_Directions for this task_
Reproduce the following lines word for word, leaving out the pictures.

_Input records_
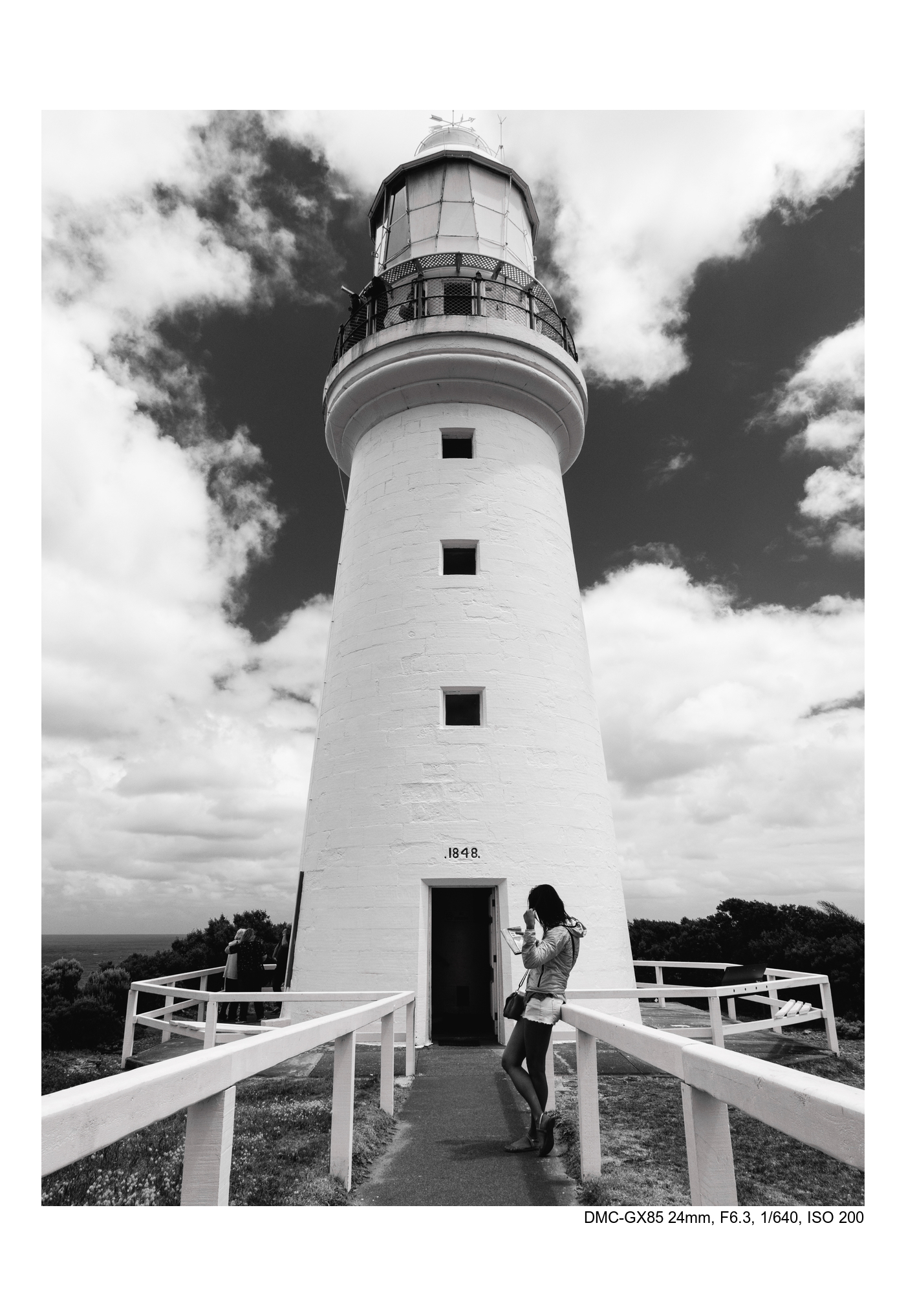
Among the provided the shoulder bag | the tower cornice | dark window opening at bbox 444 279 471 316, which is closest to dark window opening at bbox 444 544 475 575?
the tower cornice

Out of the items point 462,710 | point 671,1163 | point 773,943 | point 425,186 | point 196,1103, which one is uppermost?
point 425,186

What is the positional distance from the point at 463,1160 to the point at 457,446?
36.7 ft

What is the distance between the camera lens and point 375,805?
11.1m

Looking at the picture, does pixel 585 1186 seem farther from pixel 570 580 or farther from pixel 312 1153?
pixel 570 580

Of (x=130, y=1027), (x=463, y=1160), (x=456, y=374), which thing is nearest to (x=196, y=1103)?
(x=463, y=1160)

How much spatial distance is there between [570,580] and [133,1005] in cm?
910

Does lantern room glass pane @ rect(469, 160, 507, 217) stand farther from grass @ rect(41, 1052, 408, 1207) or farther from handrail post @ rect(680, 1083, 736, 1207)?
handrail post @ rect(680, 1083, 736, 1207)

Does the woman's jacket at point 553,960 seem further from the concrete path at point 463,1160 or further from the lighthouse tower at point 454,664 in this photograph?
the lighthouse tower at point 454,664

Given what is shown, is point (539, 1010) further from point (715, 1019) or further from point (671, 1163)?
point (715, 1019)

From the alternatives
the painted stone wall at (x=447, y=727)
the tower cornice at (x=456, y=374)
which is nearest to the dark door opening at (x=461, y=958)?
the painted stone wall at (x=447, y=727)

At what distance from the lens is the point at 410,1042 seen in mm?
8328

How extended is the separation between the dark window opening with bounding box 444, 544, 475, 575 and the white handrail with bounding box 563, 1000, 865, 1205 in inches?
359

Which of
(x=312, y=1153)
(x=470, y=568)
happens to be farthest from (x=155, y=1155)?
(x=470, y=568)

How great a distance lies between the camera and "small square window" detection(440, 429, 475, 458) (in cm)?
1348
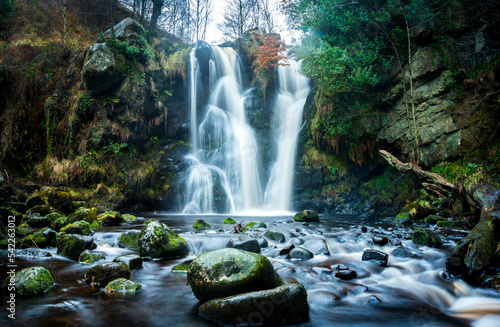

_The answer_
Among the provided the shoulder bag | the tower cornice | dark window opening at bbox 444 279 471 316, which is closest to dark window opening at bbox 444 544 475 575?
the tower cornice

Out of the items point 462,710 | point 671,1163 | point 773,943 | point 425,186 | point 196,1103, which one is uppermost?
point 425,186

What is the positional distance from the point at 463,1160 to the point at 457,446?
36.7 ft

What is the distance between the camera lens and point 375,805?
11.1m

Looking at the picture, does pixel 585 1186 seem farther from pixel 570 580 or farther from pixel 312 1153?
pixel 570 580

Of (x=130, y=1027), (x=463, y=1160), (x=456, y=374), which thing is nearest to (x=196, y=1103)?
(x=463, y=1160)

How much spatial distance is there between [570,580] and [133,1005] in cm?
910

Does lantern room glass pane @ rect(469, 160, 507, 217) stand farther from grass @ rect(41, 1052, 408, 1207) or farther from handrail post @ rect(680, 1083, 736, 1207)?
handrail post @ rect(680, 1083, 736, 1207)

Does the woman's jacket at point 553,960 seem further from the concrete path at point 463,1160 or further from the lighthouse tower at point 454,664 in this photograph?
the lighthouse tower at point 454,664

Given what is shown, is point (539, 1010) further from point (715, 1019) or further from point (671, 1163)?
point (715, 1019)

From the alternatives
the painted stone wall at (x=447, y=727)
the tower cornice at (x=456, y=374)
which is nearest to the dark door opening at (x=461, y=958)?
the painted stone wall at (x=447, y=727)

At what distance from the lens is the point at 410,1042 seen in mm?
8328

How extended is the separation between the dark window opening with bounding box 444, 544, 475, 575 and the white handrail with bounding box 563, 1000, 865, 1205 in inches?
359

Which of
(x=312, y=1153)
(x=470, y=568)
happens to be farthest from (x=155, y=1155)?
(x=470, y=568)

How great a distance lies between the camera and "small square window" detection(440, 429, 475, 458) (in cm)?
1348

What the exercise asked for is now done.